Exercise goal:
Skip the pictures and repeat each line of the data exactly.
——————————
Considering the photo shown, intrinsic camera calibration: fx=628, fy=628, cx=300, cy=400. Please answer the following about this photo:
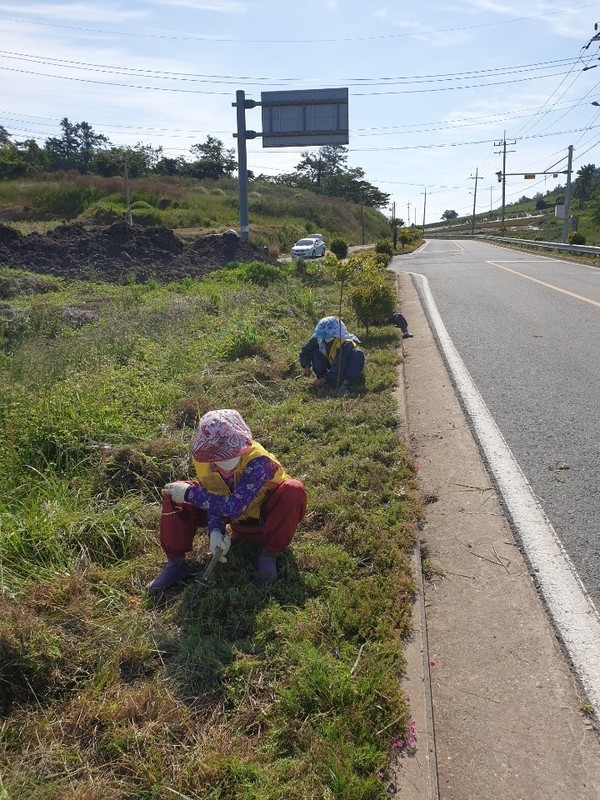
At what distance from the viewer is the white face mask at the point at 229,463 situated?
2.97 meters

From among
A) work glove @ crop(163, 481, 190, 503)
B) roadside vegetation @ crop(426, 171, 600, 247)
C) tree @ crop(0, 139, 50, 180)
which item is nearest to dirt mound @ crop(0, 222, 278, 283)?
work glove @ crop(163, 481, 190, 503)

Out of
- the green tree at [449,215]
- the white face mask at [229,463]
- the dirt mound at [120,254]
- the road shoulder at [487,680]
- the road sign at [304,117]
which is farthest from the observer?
the green tree at [449,215]

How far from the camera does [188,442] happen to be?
4445 mm

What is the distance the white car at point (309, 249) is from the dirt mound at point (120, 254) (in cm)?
921

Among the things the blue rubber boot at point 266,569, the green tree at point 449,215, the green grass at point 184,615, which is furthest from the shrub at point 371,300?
the green tree at point 449,215

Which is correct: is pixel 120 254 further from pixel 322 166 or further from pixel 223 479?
pixel 322 166

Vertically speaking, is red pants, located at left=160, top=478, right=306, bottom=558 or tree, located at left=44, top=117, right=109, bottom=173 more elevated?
tree, located at left=44, top=117, right=109, bottom=173

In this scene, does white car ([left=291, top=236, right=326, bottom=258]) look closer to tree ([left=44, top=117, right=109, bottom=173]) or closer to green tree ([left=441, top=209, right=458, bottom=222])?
tree ([left=44, top=117, right=109, bottom=173])

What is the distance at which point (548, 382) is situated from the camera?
6.00m

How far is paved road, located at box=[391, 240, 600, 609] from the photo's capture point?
353 cm

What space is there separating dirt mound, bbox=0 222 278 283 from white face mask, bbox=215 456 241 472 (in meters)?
13.5

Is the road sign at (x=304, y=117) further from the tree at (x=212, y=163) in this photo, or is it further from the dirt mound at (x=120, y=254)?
the tree at (x=212, y=163)

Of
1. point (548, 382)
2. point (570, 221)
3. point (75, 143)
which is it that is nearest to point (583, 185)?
point (570, 221)

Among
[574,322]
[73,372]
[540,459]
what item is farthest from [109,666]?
[574,322]
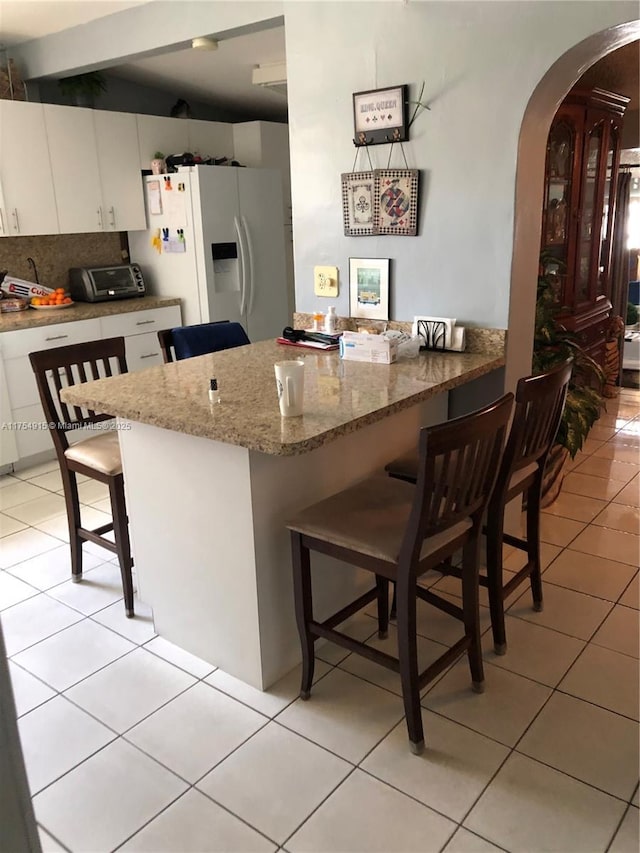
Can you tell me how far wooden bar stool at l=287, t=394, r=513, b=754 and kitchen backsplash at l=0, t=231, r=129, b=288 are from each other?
341 cm

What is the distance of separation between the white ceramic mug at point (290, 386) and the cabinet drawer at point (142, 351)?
2867 mm

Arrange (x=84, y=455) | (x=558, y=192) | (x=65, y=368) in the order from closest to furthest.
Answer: (x=84, y=455) < (x=65, y=368) < (x=558, y=192)

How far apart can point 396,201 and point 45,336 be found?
2.40 meters

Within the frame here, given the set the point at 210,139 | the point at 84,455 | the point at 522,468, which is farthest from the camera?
the point at 210,139

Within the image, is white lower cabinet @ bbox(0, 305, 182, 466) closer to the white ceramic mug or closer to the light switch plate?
the light switch plate

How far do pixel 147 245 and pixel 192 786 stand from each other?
4.00 meters

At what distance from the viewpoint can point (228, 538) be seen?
2176mm

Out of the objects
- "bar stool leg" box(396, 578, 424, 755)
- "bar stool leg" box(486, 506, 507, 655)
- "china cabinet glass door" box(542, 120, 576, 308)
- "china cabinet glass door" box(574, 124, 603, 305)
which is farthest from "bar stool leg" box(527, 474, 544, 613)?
"china cabinet glass door" box(574, 124, 603, 305)

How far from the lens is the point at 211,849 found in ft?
5.58

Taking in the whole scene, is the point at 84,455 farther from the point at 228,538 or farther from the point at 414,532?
the point at 414,532

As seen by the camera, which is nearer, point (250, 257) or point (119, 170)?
point (119, 170)

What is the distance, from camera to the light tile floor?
1.75m

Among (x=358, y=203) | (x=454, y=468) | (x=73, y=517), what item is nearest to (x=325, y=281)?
(x=358, y=203)

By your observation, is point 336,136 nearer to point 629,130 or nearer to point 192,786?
point 192,786
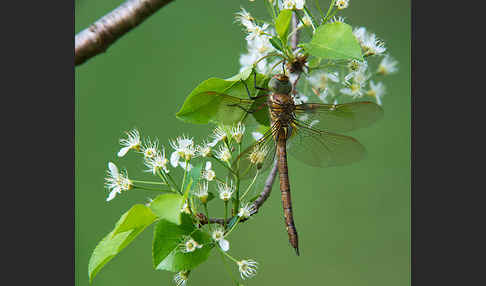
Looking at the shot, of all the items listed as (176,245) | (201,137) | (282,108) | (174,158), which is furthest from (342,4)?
(201,137)

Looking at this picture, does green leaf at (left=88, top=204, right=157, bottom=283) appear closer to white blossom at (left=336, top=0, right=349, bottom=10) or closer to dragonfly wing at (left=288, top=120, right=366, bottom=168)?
dragonfly wing at (left=288, top=120, right=366, bottom=168)

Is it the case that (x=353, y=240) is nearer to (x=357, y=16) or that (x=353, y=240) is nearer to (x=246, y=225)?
(x=246, y=225)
——————————
Full answer:
Considering the photo shown, intrinsic camera calibration: fx=628, fy=628, cx=300, cy=400. Please answer the following about this photo:
At what distance from the viewer is the white face mask at the point at 229,463 situated?
2.97 meters

From among
A) work glove @ crop(163, 481, 190, 503)
B) roadside vegetation @ crop(426, 171, 600, 247)
C) tree @ crop(0, 139, 50, 180)
which item is nearest to dirt mound @ crop(0, 222, 278, 283)?
work glove @ crop(163, 481, 190, 503)

Out of
- the green tree at [449,215]
- the white face mask at [229,463]
- the dirt mound at [120,254]
- the road shoulder at [487,680]
- the road sign at [304,117]
which is farthest from the observer?
the green tree at [449,215]

How far from the camera does [188,442] happen to be?
4445 mm

What is the distance the white car at point (309, 249) is from the dirt mound at point (120, 254) (in cm)?
921

Among the things the blue rubber boot at point 266,569, the green tree at point 449,215, the green grass at point 184,615, which is furthest from the shrub at point 371,300?
the green tree at point 449,215

Which is correct: is pixel 120 254 further from pixel 322 166 or further from pixel 223 479?
pixel 322 166

Vertically speaking, is red pants, located at left=160, top=478, right=306, bottom=558 or tree, located at left=44, top=117, right=109, bottom=173 more elevated?
tree, located at left=44, top=117, right=109, bottom=173

In this scene, does white car ([left=291, top=236, right=326, bottom=258]) look closer to tree ([left=44, top=117, right=109, bottom=173]) or closer to green tree ([left=441, top=209, right=458, bottom=222])?
tree ([left=44, top=117, right=109, bottom=173])

What is the distance at which point (548, 382) is situated from the camera?
6.00m

How far is paved road, located at box=[391, 240, 600, 609] from the photo's capture point?
353 cm

What space is there separating dirt mound, bbox=0 222 278 283 from white face mask, bbox=215 456 241 472 (in meters)?
13.5

Is the road sign at (x=304, y=117) further from the tree at (x=212, y=163) in this photo, or is it further from the dirt mound at (x=120, y=254)?
the tree at (x=212, y=163)

Of
1. point (548, 382)
2. point (570, 221)
3. point (75, 143)
which is it that is nearest to point (583, 185)?
point (570, 221)

Among
[574,322]
[73,372]
[540,459]
what item is farthest from [109,666]?
[574,322]
Can you tell me how far wooden bar stool at l=287, t=394, r=513, b=754 and kitchen backsplash at l=0, t=231, r=129, b=288 are from each other?
341 cm

What is the distance of separation between the white ceramic mug at point (290, 386) and the cabinet drawer at point (142, 351)?
2867 mm

Arrange (x=84, y=455) | (x=558, y=192) | (x=65, y=368) in the order from closest to furthest.
Answer: (x=84, y=455) < (x=65, y=368) < (x=558, y=192)

How far apart can point 396,201 and point 45,336 be found?
2.40 meters

Within the frame here, given the set the point at 210,139 | the point at 84,455 | the point at 522,468, which is farthest from the camera?
the point at 210,139

Within the image, is white lower cabinet @ bbox(0, 305, 182, 466) closer to the white ceramic mug or closer to the light switch plate?
the light switch plate

How far do pixel 147 245 and pixel 192 786 stand from each other?
4.00 meters

At what distance from the viewpoint can point (228, 538) be seen?
2176mm

Out of the objects
- "bar stool leg" box(396, 578, 424, 755)
- "bar stool leg" box(486, 506, 507, 655)
- "china cabinet glass door" box(542, 120, 576, 308)
- "china cabinet glass door" box(574, 124, 603, 305)
which is farthest from "bar stool leg" box(527, 474, 544, 613)?
"china cabinet glass door" box(574, 124, 603, 305)

How far from the lens is the point at 211,849 found in ft?
5.58

Taking in the whole scene, is the point at 84,455 farther from the point at 228,538 or farther from the point at 414,532?
the point at 414,532

As seen by the camera, which is nearer, point (250, 257) or point (119, 170)?
point (119, 170)

What is the distance, from camera to the light tile floor?
1.75m

Among (x=358, y=203) | (x=454, y=468) | (x=73, y=517), what item is nearest to (x=325, y=281)?
(x=358, y=203)

By your observation, is point 336,136 nearer to point 629,130 or nearer to point 192,786?
point 192,786
Looking at the shot, of all the items listed as (176,245) | (201,137) | (282,108) | (174,158), which is furthest from (342,4)?
(201,137)

Looking at this picture, does green leaf at (left=88, top=204, right=157, bottom=283) appear closer to white blossom at (left=336, top=0, right=349, bottom=10) or closer to dragonfly wing at (left=288, top=120, right=366, bottom=168)?
dragonfly wing at (left=288, top=120, right=366, bottom=168)

Is it the case that (x=353, y=240) is nearer to (x=357, y=16) or that (x=353, y=240) is nearer to (x=246, y=225)?
(x=246, y=225)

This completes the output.